--- THE RECORDS ---

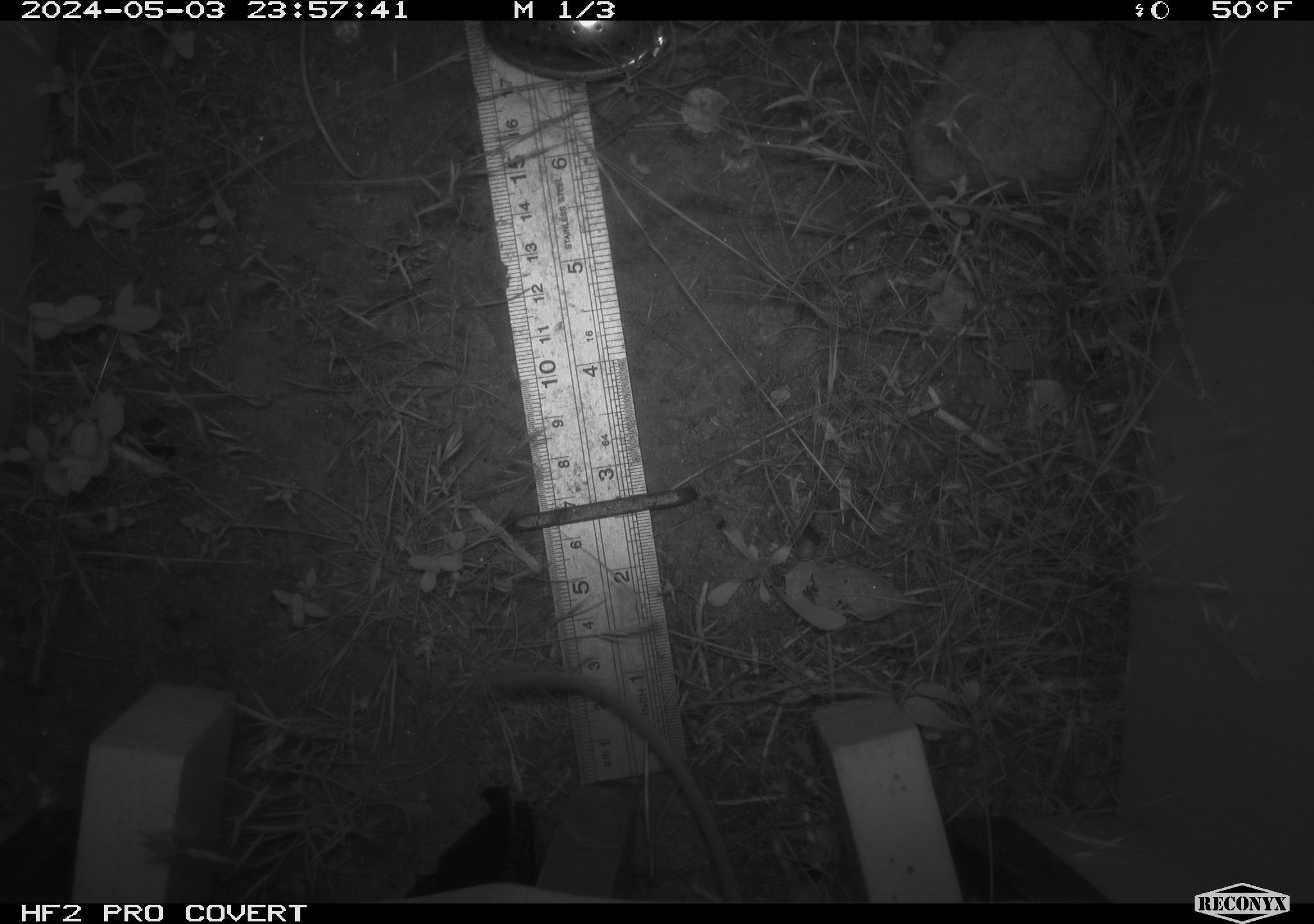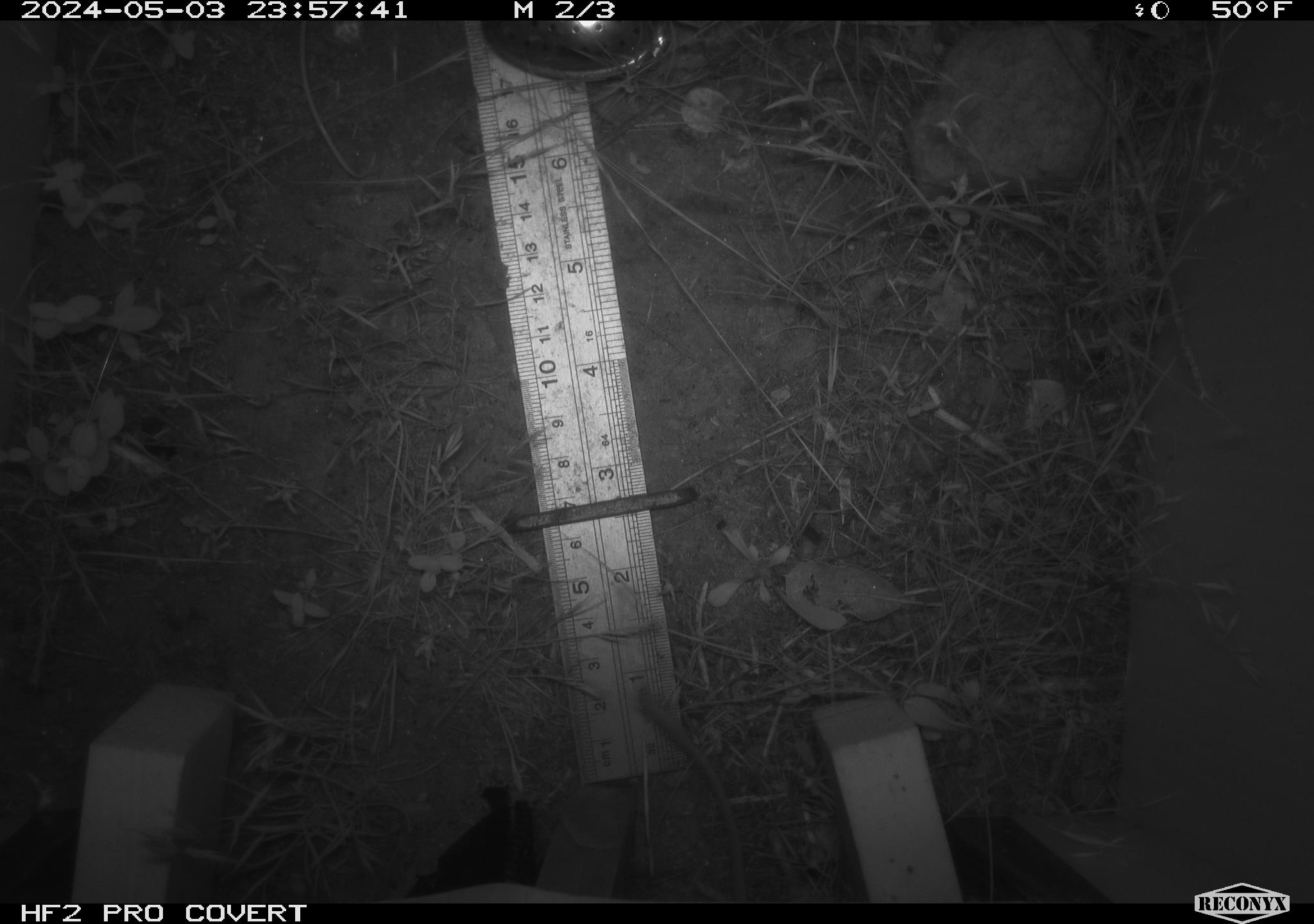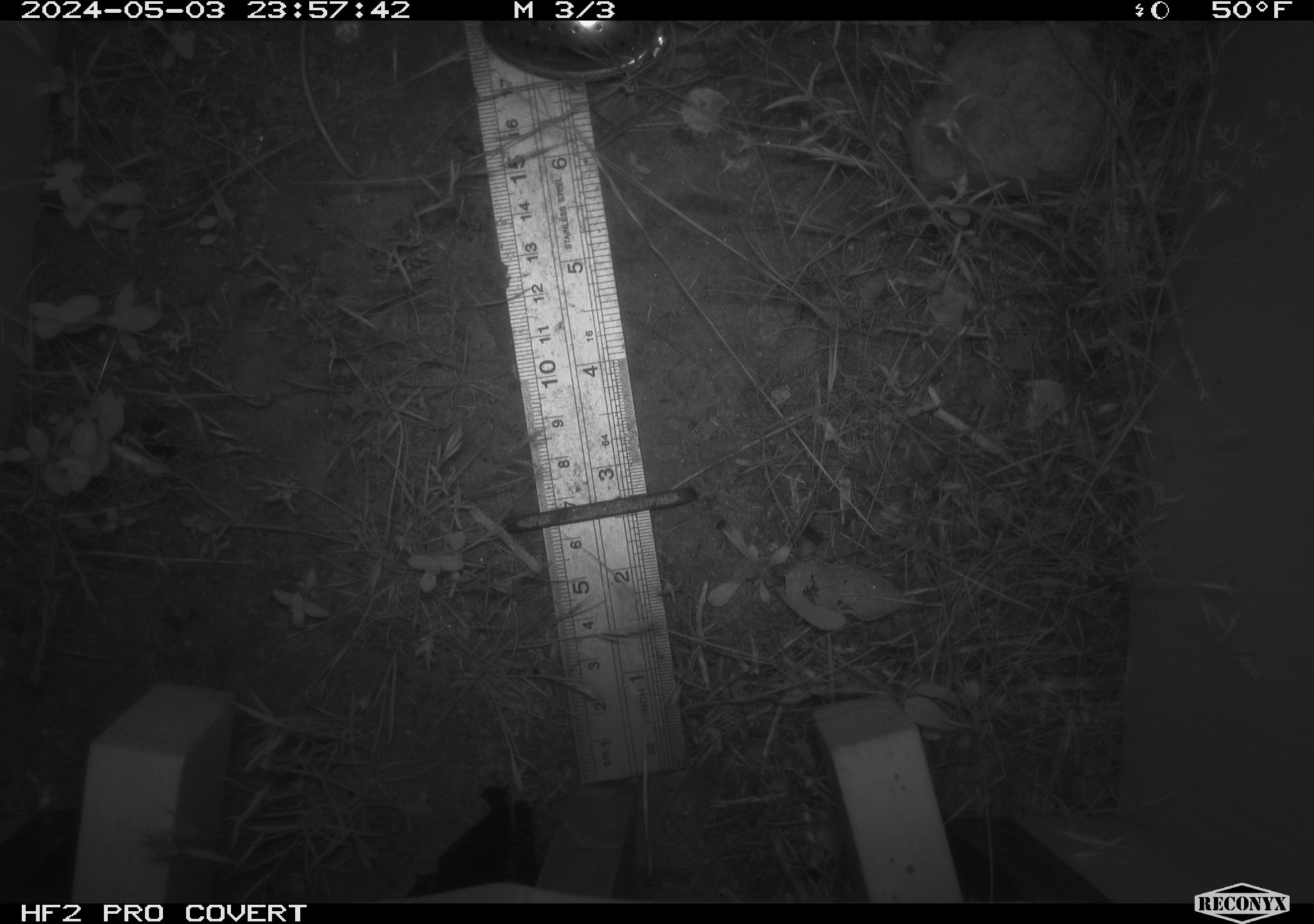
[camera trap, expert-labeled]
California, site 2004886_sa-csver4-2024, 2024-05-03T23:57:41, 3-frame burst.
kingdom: Animalia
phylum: Chordata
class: Mammalia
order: Rodentia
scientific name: Rodentia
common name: mouse species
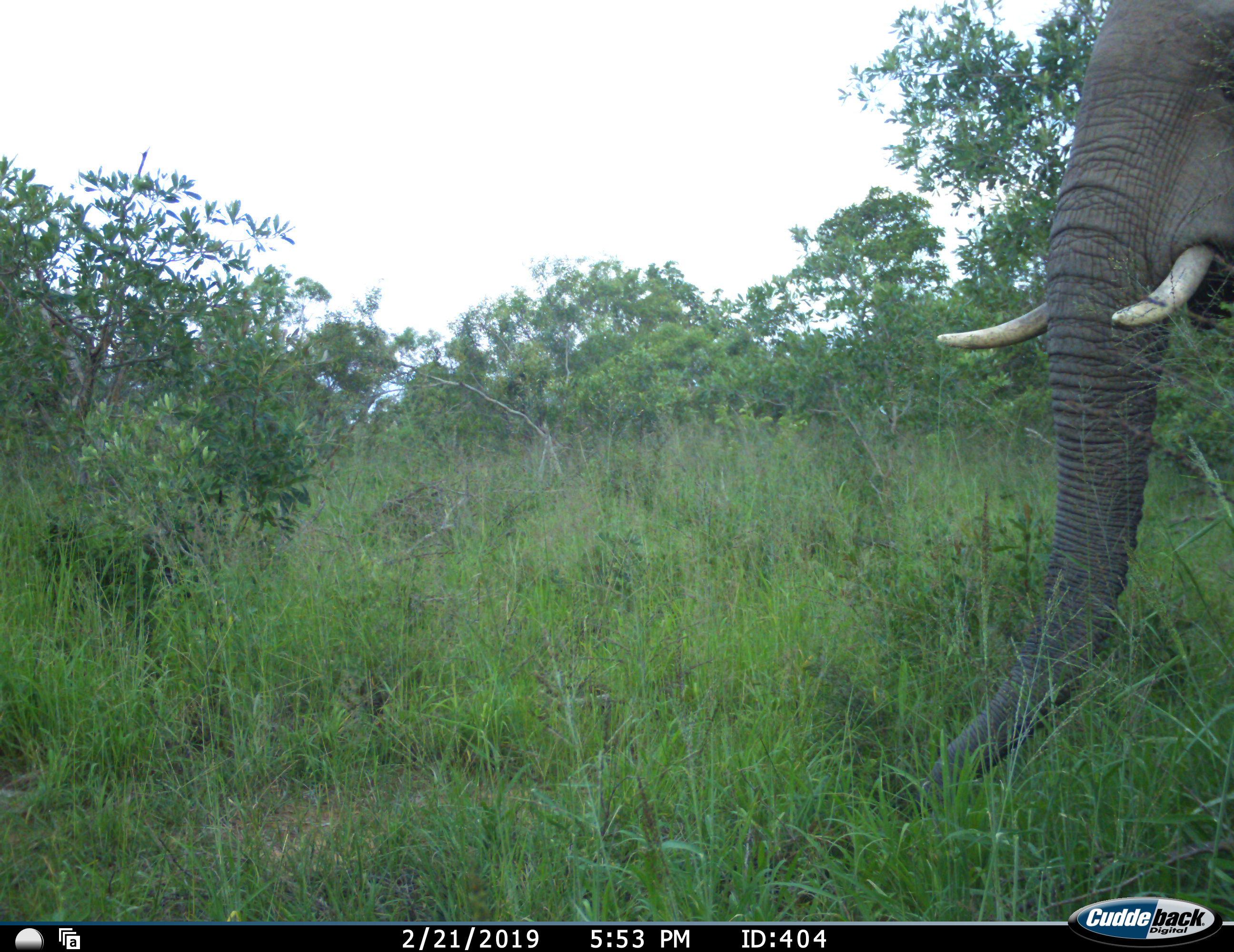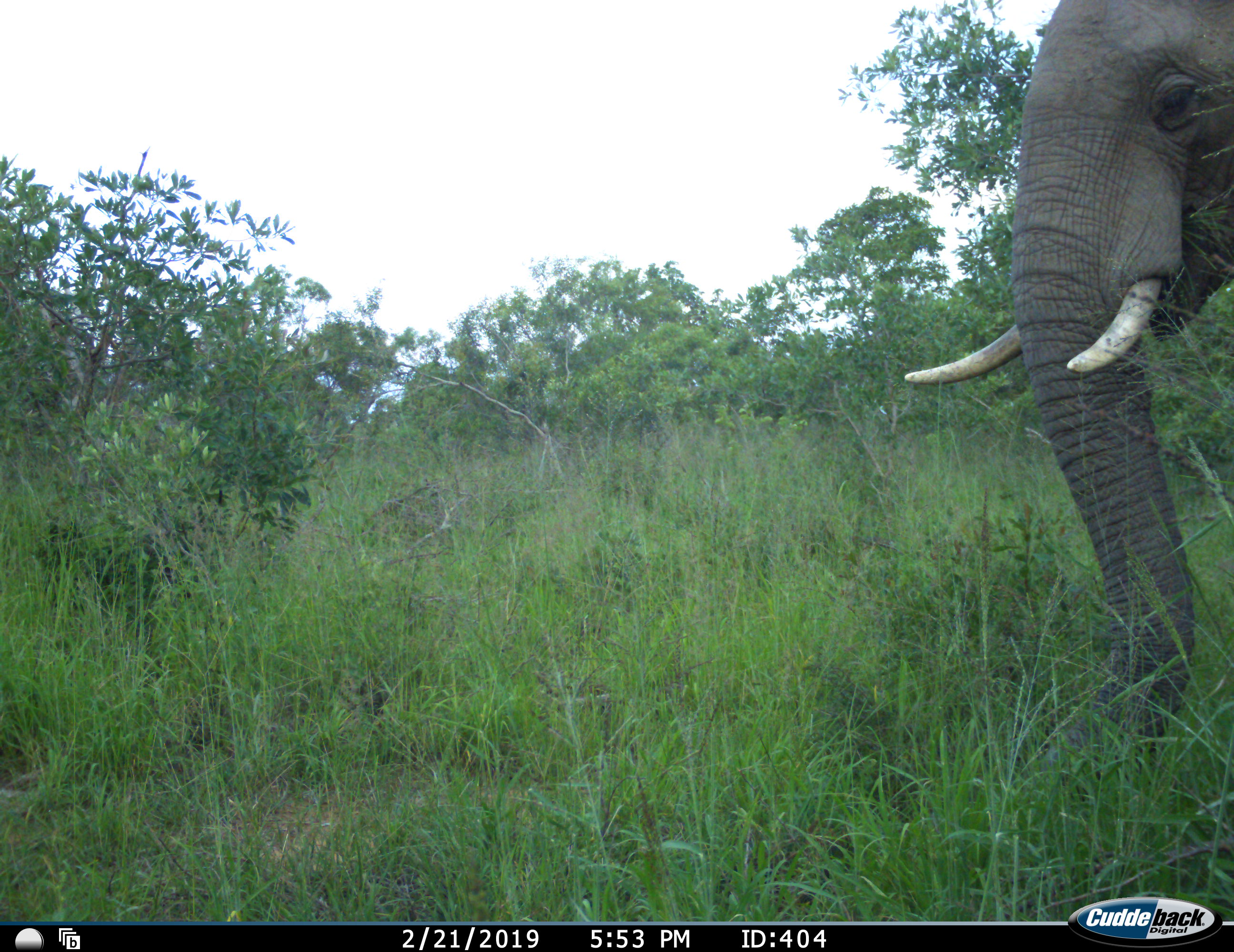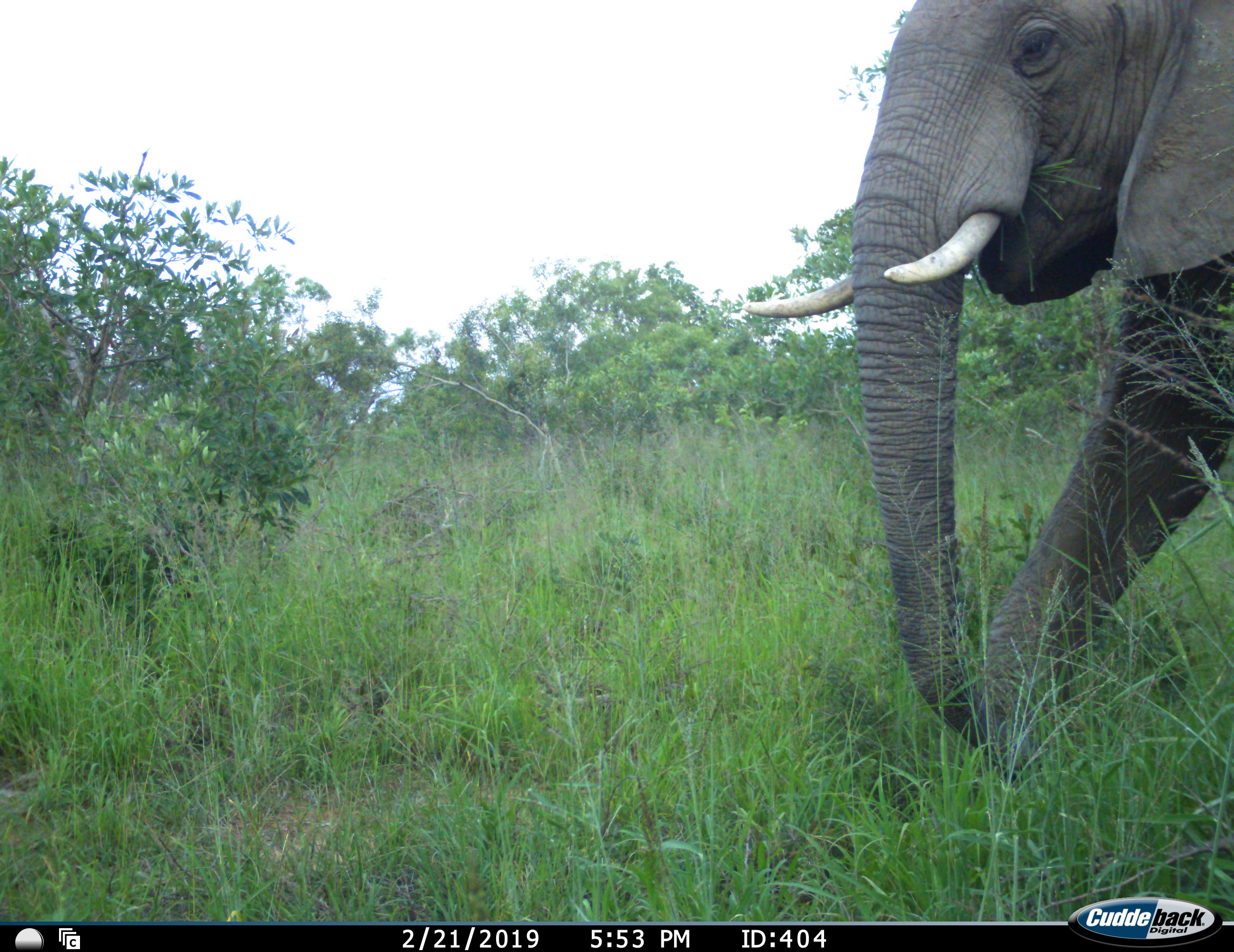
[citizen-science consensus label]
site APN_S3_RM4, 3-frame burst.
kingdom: Animalia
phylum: Chordata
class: Mammalia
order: Proboscidea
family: Elephantidae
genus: Loxodonta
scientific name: Loxodonta africana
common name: african bush elephant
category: elephant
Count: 1.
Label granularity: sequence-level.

---

Restate the records word for word, omitting images.

[camera trap, expert-labeled]
California, site 2004886_sa-csver4-2024, 2024-05-03T23:57:41, 3-frame burst.
kingdom: Animalia
phylum: Chordata
class: Mammalia
order: Rodentia
scientific name: Rodentia
common name: mouse species
[citizen-science consensus label]
site APN_S3_RM4, 3-frame burst.
kingdom: Animalia
phylum: Chordata
class: Mammalia
order: Proboscidea
family: Elephantidae
genus: Loxodonta
scientific name: Loxodonta africana
common name: african bush elephant
category: elephant
Count: 1.
Label granularity: sequence-level.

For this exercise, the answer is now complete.